Kyrgyzstan’s news agency reported on October 25 that Kyrgyz Minister of Energy Doskul Bekmurzayev has said that Tajikistan suspended electricity deliveries to Kyrgyzstan four days after the start of deliveries because the countries failed to conclude an appropriate agreement.  

“After the release of information about the import of electricity from Tajikistan, they also have a ‘kipish’ (fuss), because they also have politicians.  We managed to get electricity only for four days,” Bekmurzayev was quoted as saying by

Recall, Kyrgyz officials noted in early October that Tajikistan has agreed to share electricity with Kyrgyzstan, which is currently facing electricity shortages due to high water stress.  

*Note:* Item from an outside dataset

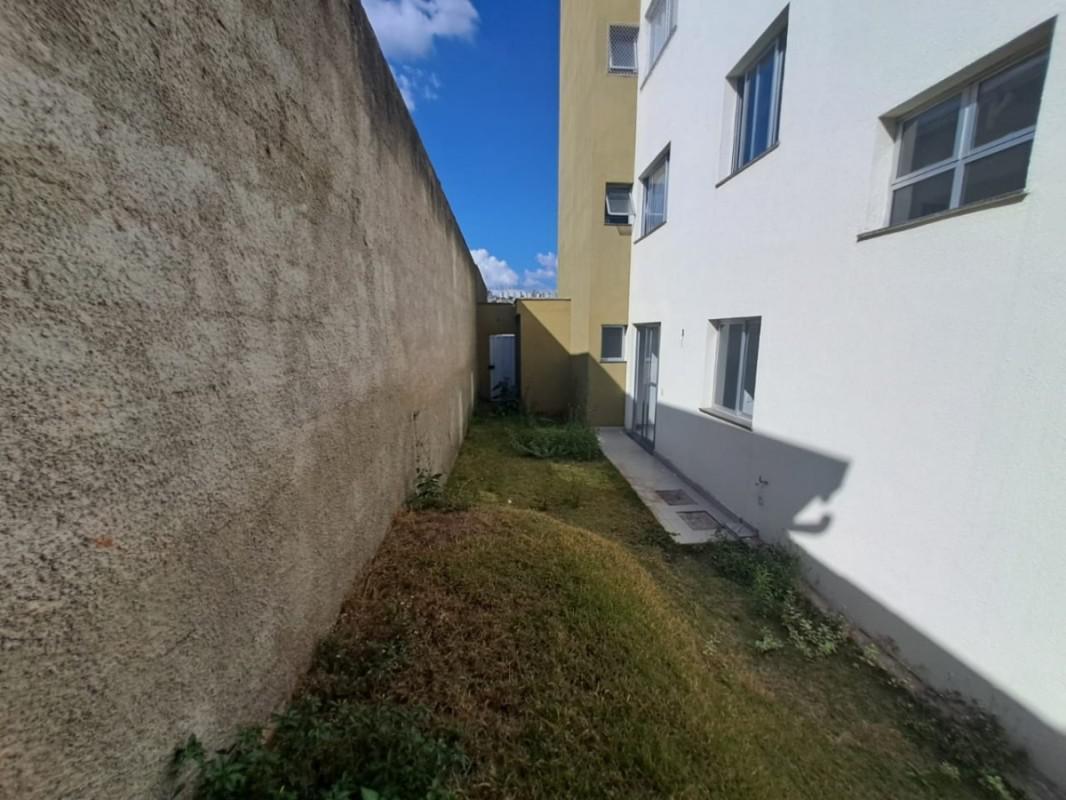 Apartamento, Havaí, 2 Quartos, 1 Vaga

“Tajikistan now has enough electricity and they have offered [electricity] to us.  We will import 1 million kwh of electricity per day,” Kyrgyz Minister of Energy Doskul Bekmurzayev told reporters in Bishkek on October 1. 

The minister has refrained from naming the price.  He just noted that Kyrgyzstan plans to import 30-50 million kWh of electricity from Tajikistan this month.

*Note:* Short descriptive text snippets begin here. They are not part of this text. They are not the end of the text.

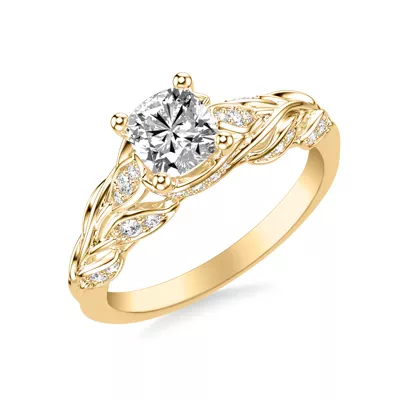 Skye Engagement Ring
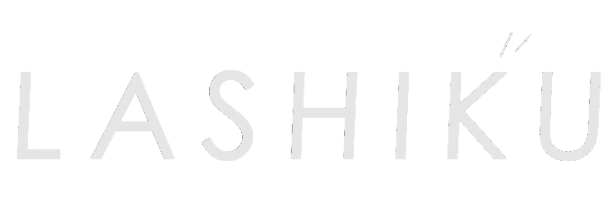 LASHIKUのロゴ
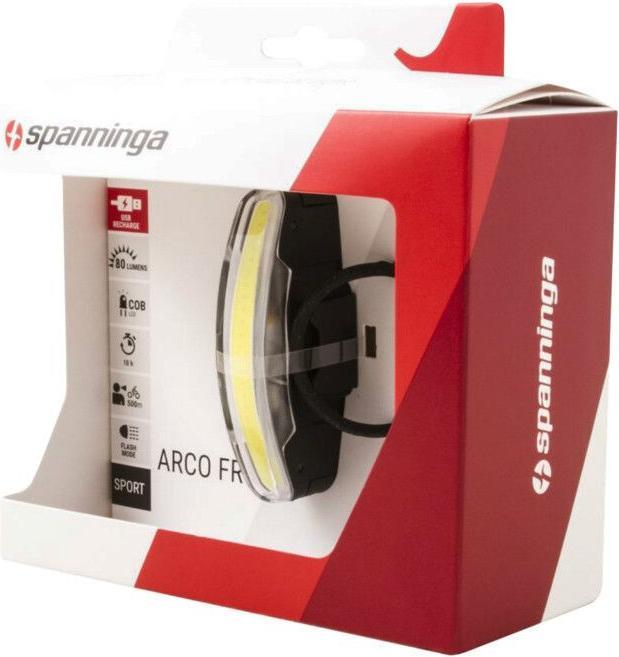 Image du produit Spanninga Arco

Kyrgyzstan has earlier reached agreements on importing of electricity from Kazakhstan, Turkmenistan and Kazakhstan.

It is to be noted that Tajikistan has sufficient summer-time (defined as May 1 to September 30) hydropower surpluses to export to the neighboring countries. 

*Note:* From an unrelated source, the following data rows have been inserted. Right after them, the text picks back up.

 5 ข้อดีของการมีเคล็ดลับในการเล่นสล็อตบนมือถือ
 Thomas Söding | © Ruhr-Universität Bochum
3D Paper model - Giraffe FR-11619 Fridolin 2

Meanwhile, the Ministry of Energy and Water Resources of Tajikistan (MoEWR) has denied a report about delivery of electricity to Kyrgyzstan as baseless.     

A statement released by the MoEWR press center on October 4 says Tajikistan has not offered electricity to Kyrgyzstan.

Barqi Tojik (Tajikistan's national power utility company) received a letter from the National Energy Holding Company of Kyrgyzstan, in which the Kyrgyz side proposed to consider the possibility of delivery of Tajik electricity to Kyrgyzstan starting from October this year, the statement says, noting that a Kyrgyz delegation arrived in Dushanbe on October 2 to conduct negotiations with Barqi Tojik officials on that matter.        

The statement noted that the proposal of the Kyrgyz side on the delivery of electricity to Kyrgyzstan was under the consideration by the Tajik side.   

Suffering from lack of investment, Kyrgyzstan’s energy sector is characterized by aged infrastructure and significant losses.  System wear and tear is gauged at over 50%: significant deterioration of energy assets and poor sector development are the result of heavy subsidies, particularly for electricity consumption, which drain resources for system maintenance and investment. 

Radio Liberty notes that with temperatures dropping below freezing in Kyrgyzstan officials are turning to coal as the answer to meet people's heating and electricity needs this winter.

In Kyrgyzstan, the warning signs of energy problems this coming winter reportedly appeared in the spring and summer.

Most of Kyrgyzstan's domestically generated electricity comes from hydropower and because of a severe drought this year, some are predicting the biggest energy crisis in years, say an article by Bruce Pannier posted on RFE/RL’s website.

Kyrgyz officials are therefore facing the choice of reducing the amount of water released this winter to maintain the necessary levels for the spring and summer -- when the water is needed for agricultural purposes in downstream countries Uzbekistan and Kazakhstan -- or to use the water as usual this autumn and winter with the understanding that less water might be available during the growing season next year and risking a shutdown of the Toktogul HPP.

Kyrgyz authorities plan to increase the cost of electricity starting next year, a necessary move but one that is likely to be unpopular among consumers.

Worries about ensuring coal supplies are already such that at the Kara-Keche mine in Naryn Province -- one of Kyrgyzstan's largest coal mines -- local company Kyrgyzkomur installed video surveillance and the State National Security Committee sent members of the country's elite Alfa special forces unit to guard it.

For those looking to keep their homes warm in Kyrgyzstan, the prices for coal are already rising and that has caused a lot of grumbling and blaming.

In winter 2020-2021, the price of one ton of coal in Bishkek was 3,600 to 3,800 soms (about $42 to $45) per ton, but this year the price has jumped to around 5,000 soms, nearly $60 in a city where the average salary is about $220.

Coal production in all Central Asian countries -- except for Turkmenistan -- has been increasing steadily for years.

The Central Asian countries are marking 30 years of independence this year and during that period they have spent their own money and received massive loans and grants from international organizations to improve and modernize their domestic power-producing capacities.

But as winter 2021 approaches, the main source of energy for heating and electricity continues to be coal. And in many cases, even the use of the dirty fossil fuel will not be enough to provide everyone in Central Asia with the heat and power they need.